Perhaps this structure works best in cultures that have difficulty accepting
failure. Moving on to another project when one isn't working out is easier
than admitting defeat after the failure of a whole company. It's the same
obviously but psychologically it's easier for us.

Generally I have this sneaking intuition that the success of the multiple
project approach depends on the size of the market and the type of consumers.
It's fairly well accepted that it's harder to start rocket-ship type startups
in the UK than it is in the US. Perhaps we are better suited to this approach?

Either way, I like the idea and it seems to be the business version of what
more product-focused engineers do in their spare time. I am personally aiming
to create a project a year at this point and would like to make them additive
too if I can.

This, to me, is companies operating as people.

------
CodeCube
The Melrose Center in Orlando has an interesting model. They provide tons of
infrastructure and space for all kinds of creative and technical work: video,
audio, electronics, 3d printing, along with workstations loaded with all kinds
of software:
[https://www.youtube.com/watch?v=OxkyuXAzAIg](https://www.youtube.com/watch?v=OxkyuXAzAIg)

All for free for county residents :)
[http://tic.ocls.info/](http://tic.ocls.info/)

──────────

Direction 1:
Using the forum thread on multi-project companies and the Melrose Center above, answer these:
(a) What kind of startup is said to be harder to start in the UK than in the US?
(b) How often does the first commenter aim to create a project?
(c) Who can use the Melrose Center's resources for free?
Direction 2: In the forum thread on multi-project companies and the Melrose Center, recast the paragraph beginning "The Melrose Center in Orlando has an interesting model" as a short bulleted list that keeps its main facts.
Direction 3: Carry on the forum thread on multi-project companies and the Melrose Center, picking up after its final line.

Given entries:
──────────

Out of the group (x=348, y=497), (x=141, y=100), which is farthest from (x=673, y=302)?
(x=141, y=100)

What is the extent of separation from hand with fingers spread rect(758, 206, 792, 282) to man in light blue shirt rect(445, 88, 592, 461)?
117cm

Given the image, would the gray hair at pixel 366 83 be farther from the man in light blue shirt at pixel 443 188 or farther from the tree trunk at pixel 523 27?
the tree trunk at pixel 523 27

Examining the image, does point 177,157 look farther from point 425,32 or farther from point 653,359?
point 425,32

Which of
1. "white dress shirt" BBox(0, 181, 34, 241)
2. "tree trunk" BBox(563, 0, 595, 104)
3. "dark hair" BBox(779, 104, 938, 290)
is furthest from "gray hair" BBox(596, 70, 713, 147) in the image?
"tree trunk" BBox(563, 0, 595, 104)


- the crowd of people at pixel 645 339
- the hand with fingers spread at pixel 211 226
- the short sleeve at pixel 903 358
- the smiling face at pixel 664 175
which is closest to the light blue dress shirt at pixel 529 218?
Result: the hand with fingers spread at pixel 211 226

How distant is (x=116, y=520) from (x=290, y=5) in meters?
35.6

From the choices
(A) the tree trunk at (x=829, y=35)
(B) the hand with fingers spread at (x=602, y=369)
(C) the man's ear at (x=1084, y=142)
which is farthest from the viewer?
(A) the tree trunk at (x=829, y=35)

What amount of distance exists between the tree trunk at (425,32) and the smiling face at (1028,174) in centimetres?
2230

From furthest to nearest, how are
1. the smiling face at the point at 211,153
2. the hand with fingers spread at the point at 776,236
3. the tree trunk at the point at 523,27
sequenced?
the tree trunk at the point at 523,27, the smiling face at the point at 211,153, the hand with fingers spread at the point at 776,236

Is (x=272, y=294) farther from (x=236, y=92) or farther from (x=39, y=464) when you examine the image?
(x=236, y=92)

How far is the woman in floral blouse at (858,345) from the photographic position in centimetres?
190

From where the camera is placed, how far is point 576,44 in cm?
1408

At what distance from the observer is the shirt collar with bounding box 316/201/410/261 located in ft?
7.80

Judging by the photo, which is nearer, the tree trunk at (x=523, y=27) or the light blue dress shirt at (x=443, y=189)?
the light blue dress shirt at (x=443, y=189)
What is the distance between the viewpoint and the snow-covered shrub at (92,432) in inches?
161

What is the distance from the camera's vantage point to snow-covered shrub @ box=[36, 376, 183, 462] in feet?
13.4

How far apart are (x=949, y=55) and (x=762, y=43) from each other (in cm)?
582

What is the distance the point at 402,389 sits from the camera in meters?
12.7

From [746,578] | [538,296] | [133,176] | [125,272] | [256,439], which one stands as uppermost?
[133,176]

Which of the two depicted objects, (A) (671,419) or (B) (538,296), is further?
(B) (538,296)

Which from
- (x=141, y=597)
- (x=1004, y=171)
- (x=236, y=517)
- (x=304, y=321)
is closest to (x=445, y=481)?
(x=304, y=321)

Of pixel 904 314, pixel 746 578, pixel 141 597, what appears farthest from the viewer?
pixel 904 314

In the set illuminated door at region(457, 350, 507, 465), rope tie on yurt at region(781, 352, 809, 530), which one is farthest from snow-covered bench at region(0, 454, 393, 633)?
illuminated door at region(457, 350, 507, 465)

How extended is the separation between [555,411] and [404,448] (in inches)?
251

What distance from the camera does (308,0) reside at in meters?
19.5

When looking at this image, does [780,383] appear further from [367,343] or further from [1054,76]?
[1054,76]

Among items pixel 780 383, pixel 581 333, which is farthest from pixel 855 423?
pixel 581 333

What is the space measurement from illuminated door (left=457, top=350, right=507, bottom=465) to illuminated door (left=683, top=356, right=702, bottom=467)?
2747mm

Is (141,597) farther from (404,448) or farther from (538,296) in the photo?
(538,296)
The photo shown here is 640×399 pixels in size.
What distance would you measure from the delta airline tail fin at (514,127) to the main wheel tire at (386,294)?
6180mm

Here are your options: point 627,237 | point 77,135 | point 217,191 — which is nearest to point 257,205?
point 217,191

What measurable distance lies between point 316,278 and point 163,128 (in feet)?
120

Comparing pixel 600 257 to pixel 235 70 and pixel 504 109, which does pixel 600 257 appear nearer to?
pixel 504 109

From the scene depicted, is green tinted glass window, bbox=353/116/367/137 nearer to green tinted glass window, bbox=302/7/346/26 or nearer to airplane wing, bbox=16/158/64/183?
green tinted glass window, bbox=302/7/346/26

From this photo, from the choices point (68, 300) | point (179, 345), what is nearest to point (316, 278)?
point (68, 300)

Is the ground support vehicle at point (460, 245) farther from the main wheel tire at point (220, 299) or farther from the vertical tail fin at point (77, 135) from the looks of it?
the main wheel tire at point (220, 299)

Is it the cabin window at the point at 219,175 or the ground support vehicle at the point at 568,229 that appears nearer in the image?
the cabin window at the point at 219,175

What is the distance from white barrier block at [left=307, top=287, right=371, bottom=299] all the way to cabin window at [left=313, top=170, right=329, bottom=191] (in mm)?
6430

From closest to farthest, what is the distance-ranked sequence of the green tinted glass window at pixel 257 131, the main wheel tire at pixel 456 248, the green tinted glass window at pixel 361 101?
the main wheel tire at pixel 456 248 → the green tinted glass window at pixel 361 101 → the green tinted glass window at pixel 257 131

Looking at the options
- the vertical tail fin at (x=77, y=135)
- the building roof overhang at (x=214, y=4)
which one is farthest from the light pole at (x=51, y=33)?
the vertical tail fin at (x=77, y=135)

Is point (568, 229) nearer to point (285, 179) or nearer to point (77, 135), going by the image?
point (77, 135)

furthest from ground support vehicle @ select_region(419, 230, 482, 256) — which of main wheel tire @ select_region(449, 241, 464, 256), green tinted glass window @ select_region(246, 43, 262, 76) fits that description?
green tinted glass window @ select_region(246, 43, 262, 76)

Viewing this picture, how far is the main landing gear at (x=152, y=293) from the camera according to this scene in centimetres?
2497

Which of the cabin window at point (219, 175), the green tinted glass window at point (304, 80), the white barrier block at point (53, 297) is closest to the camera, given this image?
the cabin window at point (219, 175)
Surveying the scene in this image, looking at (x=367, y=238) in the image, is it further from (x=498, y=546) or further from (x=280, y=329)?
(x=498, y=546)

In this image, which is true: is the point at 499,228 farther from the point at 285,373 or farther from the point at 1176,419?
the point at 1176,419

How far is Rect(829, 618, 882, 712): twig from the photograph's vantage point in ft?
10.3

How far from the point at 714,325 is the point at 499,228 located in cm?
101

──────────

Reply 1:
(a) Rocket-ship type startups.
(b) One project a year.
(c) County residents.

Reply 2:
- The Melrose Center is in Orlando and has an interesting model.
- It provides extensive infrastructure and space for creative and technical work.
- Areas covered include video, audio, electronics and 3D printing.
- It has workstations loaded with many kinds of software.
- Video: https://www.youtube.com/watch?v=OxkyuXAzAIg

Reply 3:
Also in Orlando - [http://starterstudio.com/](http://starterstudio.com/)

------
sprobertson
I didn't know there was a term for it, but I've been running a "startup
studio" ([http://prontotype.us/](http://prontotype.us/)) for the last two
years. Our terms are a bit different - we take only take a minority share and
don't (currently) work on the marketing side of things, but the concept is the
same - building software for early-stage entrepreneurs to validate their idea
& market.

------
sixQuarks
I consider IdeaLab [http://www.idealab.com](http://www.idealab.com) to be the
ultimate Startup Studio. Science ( [http://science-inc.com](http://science-
inc.com) ) also labels themselves a startup studio.

If your "studio" is doing design/development work for other companies, that
automatically disqualifies you as a startup studio (in my book)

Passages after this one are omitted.